** Start of Supplied records **
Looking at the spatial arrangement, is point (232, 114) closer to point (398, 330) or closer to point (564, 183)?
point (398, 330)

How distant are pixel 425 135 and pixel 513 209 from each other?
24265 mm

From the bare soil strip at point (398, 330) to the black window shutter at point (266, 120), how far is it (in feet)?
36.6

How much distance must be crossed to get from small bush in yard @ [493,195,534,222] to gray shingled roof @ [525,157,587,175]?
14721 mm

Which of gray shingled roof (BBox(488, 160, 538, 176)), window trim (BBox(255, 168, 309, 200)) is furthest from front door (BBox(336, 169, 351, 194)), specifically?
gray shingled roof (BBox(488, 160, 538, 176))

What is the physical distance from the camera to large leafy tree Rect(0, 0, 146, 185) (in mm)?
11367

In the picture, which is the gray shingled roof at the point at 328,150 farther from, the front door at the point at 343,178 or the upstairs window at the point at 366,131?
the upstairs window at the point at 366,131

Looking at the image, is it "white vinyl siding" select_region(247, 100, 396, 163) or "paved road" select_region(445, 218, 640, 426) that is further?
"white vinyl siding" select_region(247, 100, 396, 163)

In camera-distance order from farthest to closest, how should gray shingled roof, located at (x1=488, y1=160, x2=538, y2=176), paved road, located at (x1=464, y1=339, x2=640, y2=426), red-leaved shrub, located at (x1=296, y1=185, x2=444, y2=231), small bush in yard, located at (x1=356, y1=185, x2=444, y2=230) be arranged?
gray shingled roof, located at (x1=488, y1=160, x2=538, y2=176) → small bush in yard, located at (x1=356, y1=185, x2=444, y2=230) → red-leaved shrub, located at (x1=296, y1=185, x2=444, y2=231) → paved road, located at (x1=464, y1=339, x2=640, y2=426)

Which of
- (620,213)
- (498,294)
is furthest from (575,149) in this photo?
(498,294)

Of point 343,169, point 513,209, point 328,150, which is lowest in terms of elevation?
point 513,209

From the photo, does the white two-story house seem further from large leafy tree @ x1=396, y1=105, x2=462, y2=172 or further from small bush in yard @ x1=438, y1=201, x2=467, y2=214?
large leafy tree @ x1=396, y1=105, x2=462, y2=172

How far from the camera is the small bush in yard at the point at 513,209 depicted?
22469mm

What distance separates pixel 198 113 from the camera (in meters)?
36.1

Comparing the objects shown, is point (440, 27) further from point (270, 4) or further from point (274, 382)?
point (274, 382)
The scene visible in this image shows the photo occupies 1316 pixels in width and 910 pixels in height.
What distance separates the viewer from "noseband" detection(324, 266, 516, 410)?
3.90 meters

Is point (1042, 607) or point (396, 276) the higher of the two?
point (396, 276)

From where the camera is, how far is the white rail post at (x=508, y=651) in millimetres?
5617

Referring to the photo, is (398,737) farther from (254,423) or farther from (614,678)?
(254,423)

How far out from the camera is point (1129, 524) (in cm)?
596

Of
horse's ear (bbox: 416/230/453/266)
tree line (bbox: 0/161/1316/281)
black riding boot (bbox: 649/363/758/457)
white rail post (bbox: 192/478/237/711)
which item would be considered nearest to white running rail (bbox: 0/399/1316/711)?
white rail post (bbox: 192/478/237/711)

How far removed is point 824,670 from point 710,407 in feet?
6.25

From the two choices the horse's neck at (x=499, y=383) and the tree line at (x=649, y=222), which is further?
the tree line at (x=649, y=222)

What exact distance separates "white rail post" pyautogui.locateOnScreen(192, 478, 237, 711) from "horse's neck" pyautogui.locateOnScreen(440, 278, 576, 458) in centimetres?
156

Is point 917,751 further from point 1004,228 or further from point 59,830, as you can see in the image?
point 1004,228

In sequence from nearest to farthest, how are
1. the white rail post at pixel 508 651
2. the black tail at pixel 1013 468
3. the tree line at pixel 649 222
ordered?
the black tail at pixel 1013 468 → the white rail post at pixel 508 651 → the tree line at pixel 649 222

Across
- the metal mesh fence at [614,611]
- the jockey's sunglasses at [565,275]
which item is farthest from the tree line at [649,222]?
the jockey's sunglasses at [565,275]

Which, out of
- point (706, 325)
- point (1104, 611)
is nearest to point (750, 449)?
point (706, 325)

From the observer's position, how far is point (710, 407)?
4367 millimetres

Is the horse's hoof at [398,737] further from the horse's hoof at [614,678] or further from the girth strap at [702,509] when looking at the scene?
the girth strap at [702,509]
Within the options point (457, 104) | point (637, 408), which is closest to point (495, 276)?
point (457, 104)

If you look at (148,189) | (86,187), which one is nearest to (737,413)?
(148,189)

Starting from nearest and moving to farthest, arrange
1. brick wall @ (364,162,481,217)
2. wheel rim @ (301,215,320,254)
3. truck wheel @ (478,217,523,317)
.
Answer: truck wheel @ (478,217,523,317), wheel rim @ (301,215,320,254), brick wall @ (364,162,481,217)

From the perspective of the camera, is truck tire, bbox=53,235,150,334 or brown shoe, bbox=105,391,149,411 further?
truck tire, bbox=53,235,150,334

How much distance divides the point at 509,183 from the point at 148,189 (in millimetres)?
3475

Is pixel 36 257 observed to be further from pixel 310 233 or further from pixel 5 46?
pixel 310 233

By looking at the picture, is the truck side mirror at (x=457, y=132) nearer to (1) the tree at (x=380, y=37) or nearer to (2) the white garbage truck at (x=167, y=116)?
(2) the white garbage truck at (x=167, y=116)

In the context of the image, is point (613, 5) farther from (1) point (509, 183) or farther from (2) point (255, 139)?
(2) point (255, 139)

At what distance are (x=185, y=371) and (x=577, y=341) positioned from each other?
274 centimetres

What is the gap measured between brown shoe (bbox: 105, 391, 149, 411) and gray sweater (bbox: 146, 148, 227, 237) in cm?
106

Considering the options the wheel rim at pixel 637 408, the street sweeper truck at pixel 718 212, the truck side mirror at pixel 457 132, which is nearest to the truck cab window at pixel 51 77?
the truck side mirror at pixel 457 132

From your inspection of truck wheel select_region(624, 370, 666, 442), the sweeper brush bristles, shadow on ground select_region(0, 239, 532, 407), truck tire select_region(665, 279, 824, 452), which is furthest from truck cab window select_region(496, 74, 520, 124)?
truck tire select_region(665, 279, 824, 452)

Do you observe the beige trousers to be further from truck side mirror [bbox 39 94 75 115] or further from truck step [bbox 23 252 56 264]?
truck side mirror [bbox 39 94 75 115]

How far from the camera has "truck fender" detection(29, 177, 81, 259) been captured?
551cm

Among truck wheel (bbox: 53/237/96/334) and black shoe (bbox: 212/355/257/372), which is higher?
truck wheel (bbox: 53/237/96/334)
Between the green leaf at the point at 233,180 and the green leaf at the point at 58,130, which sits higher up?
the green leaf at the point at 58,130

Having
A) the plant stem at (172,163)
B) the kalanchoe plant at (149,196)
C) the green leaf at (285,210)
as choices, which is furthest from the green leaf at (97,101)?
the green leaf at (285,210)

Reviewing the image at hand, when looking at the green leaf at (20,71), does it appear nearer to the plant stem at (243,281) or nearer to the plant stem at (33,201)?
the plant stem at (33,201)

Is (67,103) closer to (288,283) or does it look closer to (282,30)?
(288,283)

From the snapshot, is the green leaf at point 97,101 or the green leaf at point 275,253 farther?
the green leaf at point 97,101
** End of Supplied records **
◆ **Direction**
Edit the records so that each "closer" becomes "nearer", leaving every other character as it is.

◆ **Task answer**
Looking at the spatial arrangement, is point (232, 114) nearer to point (398, 330) or nearer to point (564, 183)?
point (398, 330)

How distant are pixel 425 135 and pixel 513 209 from each other?
24265 mm

From the bare soil strip at point (398, 330) to the black window shutter at point (266, 120), how far is it (in feet)?
36.6

How much distance must be crossed to get from small bush in yard @ [493,195,534,222] to gray shingled roof @ [525,157,587,175]?
14721 mm

Which of gray shingled roof (BBox(488, 160, 538, 176)), window trim (BBox(255, 168, 309, 200)) is furthest from front door (BBox(336, 169, 351, 194)), specifically?
gray shingled roof (BBox(488, 160, 538, 176))

What is the physical distance from the camera to large leafy tree Rect(0, 0, 146, 185) (in mm)?
11367

In the picture, which is the gray shingled roof at the point at 328,150 farther from, the front door at the point at 343,178 or the upstairs window at the point at 366,131?
the upstairs window at the point at 366,131

Looking at the image, is it "white vinyl siding" select_region(247, 100, 396, 163) or "paved road" select_region(445, 218, 640, 426) that is further?
"white vinyl siding" select_region(247, 100, 396, 163)

In camera-distance order from farthest to closest, how should gray shingled roof, located at (x1=488, y1=160, x2=538, y2=176), paved road, located at (x1=464, y1=339, x2=640, y2=426), red-leaved shrub, located at (x1=296, y1=185, x2=444, y2=231), small bush in yard, located at (x1=356, y1=185, x2=444, y2=230) be arranged?
gray shingled roof, located at (x1=488, y1=160, x2=538, y2=176) → small bush in yard, located at (x1=356, y1=185, x2=444, y2=230) → red-leaved shrub, located at (x1=296, y1=185, x2=444, y2=231) → paved road, located at (x1=464, y1=339, x2=640, y2=426)

Which of
- (620,213)
- (498,294)
is furthest from (575,149) in this photo?
(498,294)

Of point 343,169, point 513,209, point 328,150, which is lowest in terms of elevation?
point 513,209

From the photo, does the white two-story house seem further from large leafy tree @ x1=396, y1=105, x2=462, y2=172 or further from small bush in yard @ x1=438, y1=201, x2=467, y2=214?
large leafy tree @ x1=396, y1=105, x2=462, y2=172

How far from the camera is the small bush in yard at the point at 513,209 depicted?
22469mm

What distance separates pixel 198 113 from the camera (in meters)?
36.1

Comparing the objects shown, is point (440, 27) further from point (270, 4) or further from point (274, 382)?
point (274, 382)
The scene visible in this image shows the photo occupies 1316 pixels in width and 910 pixels in height.
What distance separates the viewer from "noseband" detection(324, 266, 516, 410)?
3.90 meters

Is point (1042, 607) or point (396, 276) the higher of the two?
point (396, 276)

From where the camera is, how far is the white rail post at (x=508, y=651) in millimetres?
5617

Referring to the photo, is (398,737) farther from (254,423) or farther from (614,678)?
(254,423)

How far out from the camera is point (1129, 524) (in cm)?
596

Of
horse's ear (bbox: 416/230/453/266)
tree line (bbox: 0/161/1316/281)
black riding boot (bbox: 649/363/758/457)
white rail post (bbox: 192/478/237/711)
which item would be considered nearest to white running rail (bbox: 0/399/1316/711)?
white rail post (bbox: 192/478/237/711)

How far removed is point 824,670 from point 710,407 in feet?
6.25

From the two choices the horse's neck at (x=499, y=383) and the tree line at (x=649, y=222), which is further?
the tree line at (x=649, y=222)

What exact distance separates "white rail post" pyautogui.locateOnScreen(192, 478, 237, 711) from "horse's neck" pyautogui.locateOnScreen(440, 278, 576, 458) in centimetres?
156

Is point 917,751 further from point 1004,228 or further from point 59,830, as you can see in the image?
point 1004,228

In sequence from nearest to farthest, how are
1. the white rail post at pixel 508 651
2. the black tail at pixel 1013 468
3. the tree line at pixel 649 222
ordered?
the black tail at pixel 1013 468 → the white rail post at pixel 508 651 → the tree line at pixel 649 222

Across
- the metal mesh fence at [614,611]
- the jockey's sunglasses at [565,275]
which item is farthest from the tree line at [649,222]?
the jockey's sunglasses at [565,275]

Which, out of
- point (706, 325)
- point (1104, 611)
is nearest to point (750, 449)?
point (706, 325)

From the observer's position, how far is point (710, 407)?
4367 millimetres

Is the horse's hoof at [398,737] further from the horse's hoof at [614,678] or further from the girth strap at [702,509] when looking at the scene?
the girth strap at [702,509]
Within the options point (457, 104) | point (637, 408), which is closest to point (495, 276)?
point (457, 104)

If you look at (148,189) | (86,187), which one is nearest to (737,413)?
(148,189)

Starting from nearest and moving to farthest, arrange
1. brick wall @ (364,162,481,217)
2. wheel rim @ (301,215,320,254)
3. truck wheel @ (478,217,523,317)
.
Answer: truck wheel @ (478,217,523,317), wheel rim @ (301,215,320,254), brick wall @ (364,162,481,217)

From the perspective of the camera, is truck tire, bbox=53,235,150,334 or brown shoe, bbox=105,391,149,411 further?
truck tire, bbox=53,235,150,334

How much distance divides the point at 509,183 from the point at 148,189 (in millimetres)?
3475

Is pixel 36 257 observed to be further from pixel 310 233 or further from pixel 5 46?
pixel 310 233

By looking at the picture, is the truck side mirror at (x=457, y=132) nearer to (1) the tree at (x=380, y=37) or nearer to (2) the white garbage truck at (x=167, y=116)?
(2) the white garbage truck at (x=167, y=116)

In the context of the image, is point (613, 5) farther from (1) point (509, 183) or farther from (2) point (255, 139)?
(2) point (255, 139)

At what distance are (x=185, y=371) and (x=577, y=341) positioned from each other?
274 centimetres

What is the gap measured between brown shoe (bbox: 105, 391, 149, 411) and gray sweater (bbox: 146, 148, 227, 237) in cm?
106

Considering the options the wheel rim at pixel 637 408, the street sweeper truck at pixel 718 212, the truck side mirror at pixel 457 132, which is nearest to the truck cab window at pixel 51 77?
the truck side mirror at pixel 457 132

From your inspection of truck wheel select_region(624, 370, 666, 442), the sweeper brush bristles, shadow on ground select_region(0, 239, 532, 407), truck tire select_region(665, 279, 824, 452), which is furthest from truck cab window select_region(496, 74, 520, 124)?
truck tire select_region(665, 279, 824, 452)

Do you observe the beige trousers to be further from truck side mirror [bbox 39 94 75 115] or further from truck step [bbox 23 252 56 264]?
truck side mirror [bbox 39 94 75 115]

How far from the camera has "truck fender" detection(29, 177, 81, 259) been captured?
551cm

Among truck wheel (bbox: 53/237/96/334) and black shoe (bbox: 212/355/257/372), which is higher?
truck wheel (bbox: 53/237/96/334)
Between the green leaf at the point at 233,180 and the green leaf at the point at 58,130, which sits higher up?
the green leaf at the point at 58,130

Having
A) the plant stem at (172,163)
B) the kalanchoe plant at (149,196)
C) the green leaf at (285,210)
as choices, which is furthest from the green leaf at (97,101)?
the green leaf at (285,210)

Reviewing the image at hand, when looking at the green leaf at (20,71), does it appear nearer to the plant stem at (243,281) or nearer to the plant stem at (33,201)?
the plant stem at (33,201)

Is (67,103) nearer to (288,283) or does it look nearer to (282,30)?
(288,283)

From the snapshot, is the green leaf at point 97,101 or the green leaf at point 275,253 farther?
the green leaf at point 97,101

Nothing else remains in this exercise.